確定申告の一つのやり方である青色申告は、通常の白色申告と比べて手続きが少し面倒です。しかし、その代わりに「青色申告特別控除」という税制上の実質的な優遇を受けられるため、節税を考えている個人事業主にはとても大きなメリットがあります。

青色申告特別控除は個人事業主のための制度なので、法人がこの制度を利用して税金の控除を受けることはできません。

青色申告をすることによって受けられる控除額は65万円か10万円のいずれかです。控除額は個人事業主が申告した所得額によって金額が決まるのですが、細かく控除額が変わることは無く、必ずこの2種類の額からどちらかが選ばれることになります。

65万円の特別控除を受けられる条件とは?

65万円の控除を受けられるのは「不動産または事業所得がある」「毎日の取引を複式簿記で記帳している」「貸借対照表と損益計算書を確定申告時に併せて提出している」という3つの条件を満たしておかなければいけません。

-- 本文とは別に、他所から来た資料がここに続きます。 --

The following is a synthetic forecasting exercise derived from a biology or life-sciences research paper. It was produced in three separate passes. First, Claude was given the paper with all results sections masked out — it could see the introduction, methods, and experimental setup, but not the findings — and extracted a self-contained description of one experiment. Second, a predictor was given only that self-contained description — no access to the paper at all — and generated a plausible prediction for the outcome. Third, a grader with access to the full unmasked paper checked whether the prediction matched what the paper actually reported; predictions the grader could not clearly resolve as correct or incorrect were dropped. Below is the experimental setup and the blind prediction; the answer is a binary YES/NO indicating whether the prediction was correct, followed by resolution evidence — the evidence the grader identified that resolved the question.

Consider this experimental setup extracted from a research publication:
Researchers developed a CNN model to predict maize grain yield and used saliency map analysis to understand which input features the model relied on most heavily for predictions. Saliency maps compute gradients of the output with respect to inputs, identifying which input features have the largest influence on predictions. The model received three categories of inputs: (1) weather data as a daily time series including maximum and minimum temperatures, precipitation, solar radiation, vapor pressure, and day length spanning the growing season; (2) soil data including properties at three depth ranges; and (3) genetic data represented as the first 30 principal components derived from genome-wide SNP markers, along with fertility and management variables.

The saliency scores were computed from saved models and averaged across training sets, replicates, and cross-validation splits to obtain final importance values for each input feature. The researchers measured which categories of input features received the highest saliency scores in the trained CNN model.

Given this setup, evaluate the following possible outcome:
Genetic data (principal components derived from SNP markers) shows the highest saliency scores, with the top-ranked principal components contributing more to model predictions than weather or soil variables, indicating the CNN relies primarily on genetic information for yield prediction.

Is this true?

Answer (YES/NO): NO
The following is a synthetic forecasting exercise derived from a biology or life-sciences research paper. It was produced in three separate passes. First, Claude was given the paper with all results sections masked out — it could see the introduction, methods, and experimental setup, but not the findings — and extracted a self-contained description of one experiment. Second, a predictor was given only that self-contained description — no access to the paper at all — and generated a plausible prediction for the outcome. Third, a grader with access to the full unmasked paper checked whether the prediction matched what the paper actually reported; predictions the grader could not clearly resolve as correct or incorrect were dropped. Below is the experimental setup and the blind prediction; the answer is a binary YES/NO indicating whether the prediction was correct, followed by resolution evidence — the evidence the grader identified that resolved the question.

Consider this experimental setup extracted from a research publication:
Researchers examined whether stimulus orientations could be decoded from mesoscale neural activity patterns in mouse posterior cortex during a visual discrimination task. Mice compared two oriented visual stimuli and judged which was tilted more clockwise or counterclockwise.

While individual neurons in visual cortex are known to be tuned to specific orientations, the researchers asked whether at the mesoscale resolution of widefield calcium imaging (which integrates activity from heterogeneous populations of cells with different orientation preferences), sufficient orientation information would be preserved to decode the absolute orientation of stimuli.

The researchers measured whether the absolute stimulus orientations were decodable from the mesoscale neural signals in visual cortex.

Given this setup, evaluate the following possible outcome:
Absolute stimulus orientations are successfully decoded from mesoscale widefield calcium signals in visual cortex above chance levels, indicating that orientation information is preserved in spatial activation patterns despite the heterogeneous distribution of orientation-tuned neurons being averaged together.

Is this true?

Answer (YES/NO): NO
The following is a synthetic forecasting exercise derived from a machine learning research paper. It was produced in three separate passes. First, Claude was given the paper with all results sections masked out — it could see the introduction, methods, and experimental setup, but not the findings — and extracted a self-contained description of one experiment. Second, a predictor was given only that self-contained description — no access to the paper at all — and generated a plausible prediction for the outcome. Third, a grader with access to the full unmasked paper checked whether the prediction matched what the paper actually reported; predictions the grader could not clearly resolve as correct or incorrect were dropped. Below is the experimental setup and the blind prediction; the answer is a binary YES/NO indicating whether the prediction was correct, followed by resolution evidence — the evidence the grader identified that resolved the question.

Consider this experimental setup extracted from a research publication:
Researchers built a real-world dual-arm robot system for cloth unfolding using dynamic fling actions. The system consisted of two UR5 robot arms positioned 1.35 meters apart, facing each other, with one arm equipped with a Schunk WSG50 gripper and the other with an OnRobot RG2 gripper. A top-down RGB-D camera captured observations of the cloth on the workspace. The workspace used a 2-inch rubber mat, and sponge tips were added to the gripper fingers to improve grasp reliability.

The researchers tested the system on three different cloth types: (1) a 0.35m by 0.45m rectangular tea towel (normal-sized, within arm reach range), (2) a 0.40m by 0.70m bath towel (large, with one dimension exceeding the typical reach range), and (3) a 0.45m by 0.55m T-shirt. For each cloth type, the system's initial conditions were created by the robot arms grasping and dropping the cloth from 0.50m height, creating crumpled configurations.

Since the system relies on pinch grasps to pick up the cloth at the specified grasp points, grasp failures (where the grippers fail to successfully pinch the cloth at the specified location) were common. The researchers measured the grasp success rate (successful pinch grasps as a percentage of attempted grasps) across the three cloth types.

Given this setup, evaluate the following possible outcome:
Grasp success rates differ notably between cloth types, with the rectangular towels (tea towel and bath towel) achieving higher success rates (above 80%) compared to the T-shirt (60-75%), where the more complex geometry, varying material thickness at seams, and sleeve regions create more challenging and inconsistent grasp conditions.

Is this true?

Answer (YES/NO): NO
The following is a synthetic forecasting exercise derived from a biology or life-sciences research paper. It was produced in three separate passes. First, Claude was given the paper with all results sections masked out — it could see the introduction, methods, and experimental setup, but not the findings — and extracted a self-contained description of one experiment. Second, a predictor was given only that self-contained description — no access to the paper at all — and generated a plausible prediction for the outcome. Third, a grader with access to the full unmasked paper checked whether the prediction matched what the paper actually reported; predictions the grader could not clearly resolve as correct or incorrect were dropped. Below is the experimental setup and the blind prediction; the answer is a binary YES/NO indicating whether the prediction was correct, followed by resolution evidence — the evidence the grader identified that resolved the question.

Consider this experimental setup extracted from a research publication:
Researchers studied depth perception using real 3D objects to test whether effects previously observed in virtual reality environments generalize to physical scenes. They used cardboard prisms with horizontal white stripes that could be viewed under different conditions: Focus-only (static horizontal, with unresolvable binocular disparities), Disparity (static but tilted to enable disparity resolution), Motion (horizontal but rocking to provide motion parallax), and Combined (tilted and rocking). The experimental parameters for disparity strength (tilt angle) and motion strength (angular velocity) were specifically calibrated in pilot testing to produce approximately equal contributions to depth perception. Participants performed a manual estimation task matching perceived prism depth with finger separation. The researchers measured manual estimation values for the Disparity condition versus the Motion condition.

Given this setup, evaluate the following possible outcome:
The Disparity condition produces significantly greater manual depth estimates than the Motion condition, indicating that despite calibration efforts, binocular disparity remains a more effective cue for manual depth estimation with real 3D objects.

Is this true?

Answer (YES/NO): NO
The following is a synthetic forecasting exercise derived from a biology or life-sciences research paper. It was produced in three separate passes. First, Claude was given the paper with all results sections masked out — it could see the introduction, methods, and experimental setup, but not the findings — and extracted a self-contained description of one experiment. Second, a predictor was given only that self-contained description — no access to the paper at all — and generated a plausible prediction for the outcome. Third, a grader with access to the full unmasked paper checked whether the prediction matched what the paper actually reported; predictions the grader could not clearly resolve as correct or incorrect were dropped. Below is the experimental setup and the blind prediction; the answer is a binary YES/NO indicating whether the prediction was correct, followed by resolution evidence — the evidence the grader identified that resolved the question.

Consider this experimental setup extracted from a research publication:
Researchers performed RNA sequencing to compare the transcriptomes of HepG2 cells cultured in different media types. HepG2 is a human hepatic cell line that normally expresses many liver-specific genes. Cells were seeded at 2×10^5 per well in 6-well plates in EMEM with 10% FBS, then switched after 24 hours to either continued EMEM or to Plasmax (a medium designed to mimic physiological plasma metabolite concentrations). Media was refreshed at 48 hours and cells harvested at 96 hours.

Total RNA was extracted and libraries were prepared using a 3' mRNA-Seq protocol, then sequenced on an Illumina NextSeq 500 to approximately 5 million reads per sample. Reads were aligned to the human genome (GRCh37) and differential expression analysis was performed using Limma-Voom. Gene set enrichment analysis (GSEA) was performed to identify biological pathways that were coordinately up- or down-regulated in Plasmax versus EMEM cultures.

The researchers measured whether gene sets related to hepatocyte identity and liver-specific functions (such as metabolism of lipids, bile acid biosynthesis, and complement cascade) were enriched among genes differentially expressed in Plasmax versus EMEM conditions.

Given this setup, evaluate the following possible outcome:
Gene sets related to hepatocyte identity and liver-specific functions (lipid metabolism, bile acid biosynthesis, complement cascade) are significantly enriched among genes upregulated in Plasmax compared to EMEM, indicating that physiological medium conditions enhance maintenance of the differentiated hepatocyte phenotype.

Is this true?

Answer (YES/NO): NO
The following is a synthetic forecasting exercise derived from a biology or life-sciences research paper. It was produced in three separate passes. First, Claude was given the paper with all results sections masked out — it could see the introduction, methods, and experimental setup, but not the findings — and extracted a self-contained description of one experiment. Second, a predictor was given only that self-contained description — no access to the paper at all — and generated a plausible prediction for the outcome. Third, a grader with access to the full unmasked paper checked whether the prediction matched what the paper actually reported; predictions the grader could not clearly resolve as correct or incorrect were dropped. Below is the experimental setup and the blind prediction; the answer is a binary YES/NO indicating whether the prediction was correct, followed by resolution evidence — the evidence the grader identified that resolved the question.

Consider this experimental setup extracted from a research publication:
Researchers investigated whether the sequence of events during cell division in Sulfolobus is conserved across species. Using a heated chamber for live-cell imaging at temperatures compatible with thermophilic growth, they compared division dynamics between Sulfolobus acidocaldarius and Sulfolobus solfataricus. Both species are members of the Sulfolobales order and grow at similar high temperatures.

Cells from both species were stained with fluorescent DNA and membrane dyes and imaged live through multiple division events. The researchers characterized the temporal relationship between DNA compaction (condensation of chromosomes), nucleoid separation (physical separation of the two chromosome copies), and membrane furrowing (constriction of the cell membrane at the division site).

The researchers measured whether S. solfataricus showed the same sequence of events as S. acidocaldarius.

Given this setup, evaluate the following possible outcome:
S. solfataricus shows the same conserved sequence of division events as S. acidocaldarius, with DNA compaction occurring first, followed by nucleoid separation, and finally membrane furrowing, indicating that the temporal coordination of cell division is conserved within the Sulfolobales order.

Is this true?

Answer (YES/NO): YES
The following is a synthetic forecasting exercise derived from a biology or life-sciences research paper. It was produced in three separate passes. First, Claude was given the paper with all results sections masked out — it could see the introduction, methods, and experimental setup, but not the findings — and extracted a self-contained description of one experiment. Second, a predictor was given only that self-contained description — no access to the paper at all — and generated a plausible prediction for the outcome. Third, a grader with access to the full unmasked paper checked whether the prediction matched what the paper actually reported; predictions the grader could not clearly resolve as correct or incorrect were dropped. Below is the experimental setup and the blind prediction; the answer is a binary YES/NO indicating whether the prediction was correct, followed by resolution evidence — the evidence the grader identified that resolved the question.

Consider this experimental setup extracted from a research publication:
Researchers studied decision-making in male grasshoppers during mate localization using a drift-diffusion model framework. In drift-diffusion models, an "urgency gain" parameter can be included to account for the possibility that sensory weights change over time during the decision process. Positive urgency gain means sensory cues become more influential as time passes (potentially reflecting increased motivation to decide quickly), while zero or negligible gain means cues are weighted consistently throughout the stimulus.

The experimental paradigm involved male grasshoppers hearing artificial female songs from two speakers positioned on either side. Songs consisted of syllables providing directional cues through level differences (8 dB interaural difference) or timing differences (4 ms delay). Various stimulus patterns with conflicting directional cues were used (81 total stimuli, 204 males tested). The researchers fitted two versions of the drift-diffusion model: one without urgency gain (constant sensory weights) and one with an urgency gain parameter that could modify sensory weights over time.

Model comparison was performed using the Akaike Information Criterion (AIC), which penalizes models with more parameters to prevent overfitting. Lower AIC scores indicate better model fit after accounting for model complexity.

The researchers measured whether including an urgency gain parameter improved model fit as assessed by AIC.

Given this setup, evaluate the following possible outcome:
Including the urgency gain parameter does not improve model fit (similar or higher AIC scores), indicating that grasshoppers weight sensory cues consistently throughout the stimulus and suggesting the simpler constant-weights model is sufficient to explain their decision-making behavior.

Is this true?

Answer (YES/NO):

また、不動産所得は戸建てで5軒、または賃貸のマンション・アパートで10部屋以上を所持している場合のみ認定されます。

これらの条件を満たさない場合は全て10万円の控除となりますが、もちろんそのためには申告期限をしっかり守った上でのことです。

期限内の正確な申告は基本です

通常、青色申告の期限は毎年3月15日が期限となっているため、それまでには必要な書類をまとめて税務署に提出し、全ての手続きを終えておくようにしましょう。

なお、これらの申告は自己申告なので、中には虚偽の申告をしてたくさん控除して貰おうとするような人もいます。当然こんな事をすると法律で罰せられてしまうので、絶対に虚偽の申告をしてはいけません。

青色申告特別控除は個人事業主の人たちに頑張って貰おうという国からのエールと捉え、その応援に応えられるような素晴らしい経営者を目指していきたいものですね。